Ponderando sobre a obra nesse sentido é interessante perceber como Asakusa mantém, de um lado, um templo tão tradicional como o de Kannon ou uma paisagem tão pacífica como a do lago Hyotan, convivendo com o “(…) erotismo, o nonsense, a velocidade, o humor caricatural dos acontecimento correntes, as canções de jazz, as pernas das mulheres…” (p. 44)

É o choque de mundos tão diferentes que atrai Kawabata, a possibilidade de captar a beleza – não raro melancólica e de grande potencial literário – presente nas complexas interações entre elementos tão díspares quanto o são mulheres de quimonos tradicionais recortadas contra um céu singrado por um dirigível, ou, como nos mostra Kawabata, “(…) na ópera do Teatro Teikyo (…) o príncipe Hikaru Genji e o nobre Narihira dançando jazz entre outros personagens do século X” (pp. 113-114). A gangue escarlate de Asakusa é um livro com imagens fortes, realçadas essas pela profusão de cores, sons, texturas, coisas, gentes e eventos, todos conjugados para formar aquela paisagem entrecortada de milhares de elementos como o é a paisagem moderna.

Sob um certo ponto de vista, A gangue escarlate de Asakusa retrata uma versão japonesa da famosa Era do Jazz norte-americana, que ficou conhecida pelas obras de seu mais emérito cronista, F. Scott Fitzgerald.
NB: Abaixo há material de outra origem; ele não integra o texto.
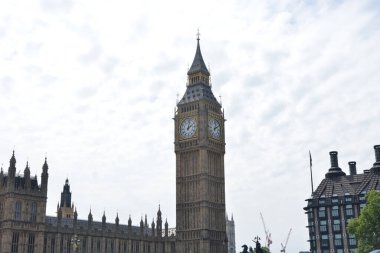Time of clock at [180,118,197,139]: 2:02
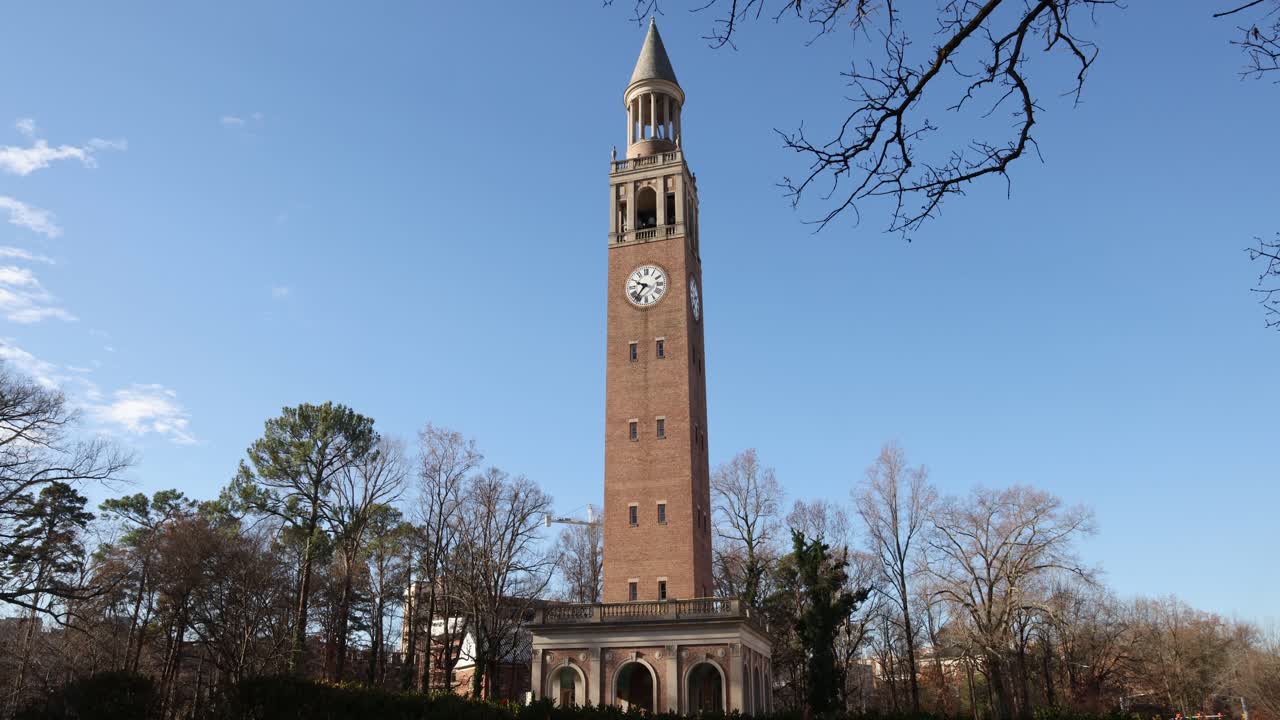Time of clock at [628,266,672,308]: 9:36
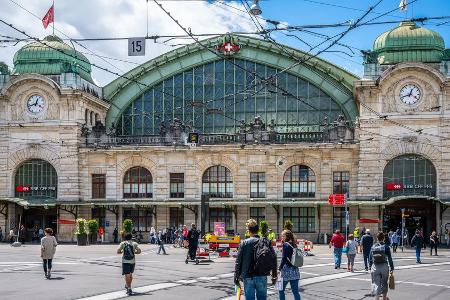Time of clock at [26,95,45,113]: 12:42
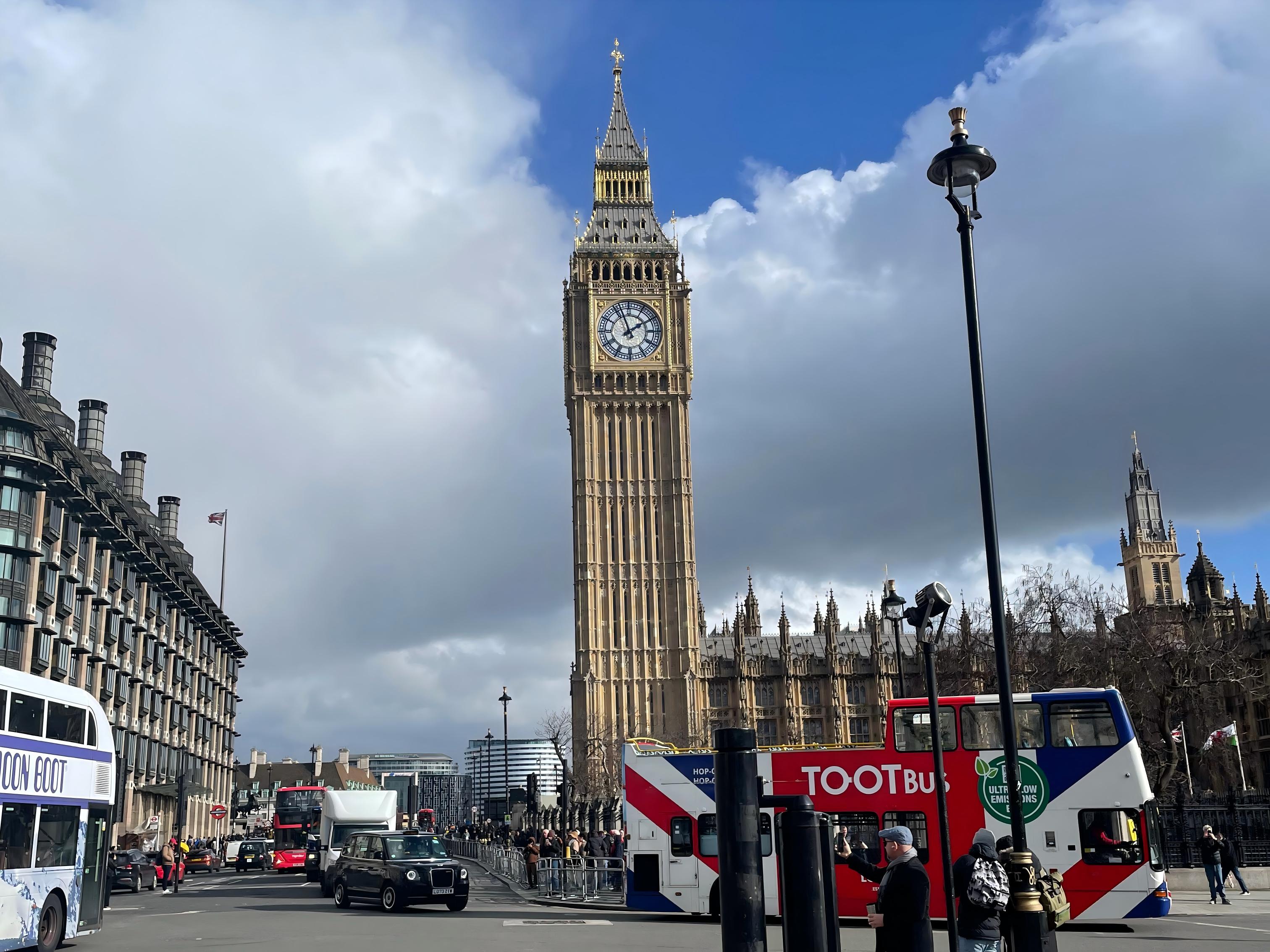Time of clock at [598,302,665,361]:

Ainda que em Asakusa não circulem magnatas e sim sujeitos das classes mais humildes, a boêmia é uma constante assim como o espírito festivo, as bebidas e aquele conjunto de espetáculos meio vaudeville meio burlescos. Uma das diferenças, no entanto, que torna peculiar a Era do Jazz japonesa é o fato de que seu espírito folgazão convive lado a lado com a incerta vida que levam os sujeitos de Asakusa, já que eles não possuíam o conforto material dos enriquecidos americanos.

Num tal ambiente, não é difícil imaginar um escritor perdendo a mão ao superestimar o espetáculo de uma forma elegíaca e romântica, ou ao focar-se somente no drama que é a pobreza de alguns contra um pano de fundo de fartura. Kawabata, no entanto, soube equilibrar as duas preocupações, sendo leniente com os vagabundos e boêmios – como que a endereçar a eles uma marota piscadela de solidariedade –, mas não deixando de mostrar as contradições e desigualdades que seguem no encalço da modernidade.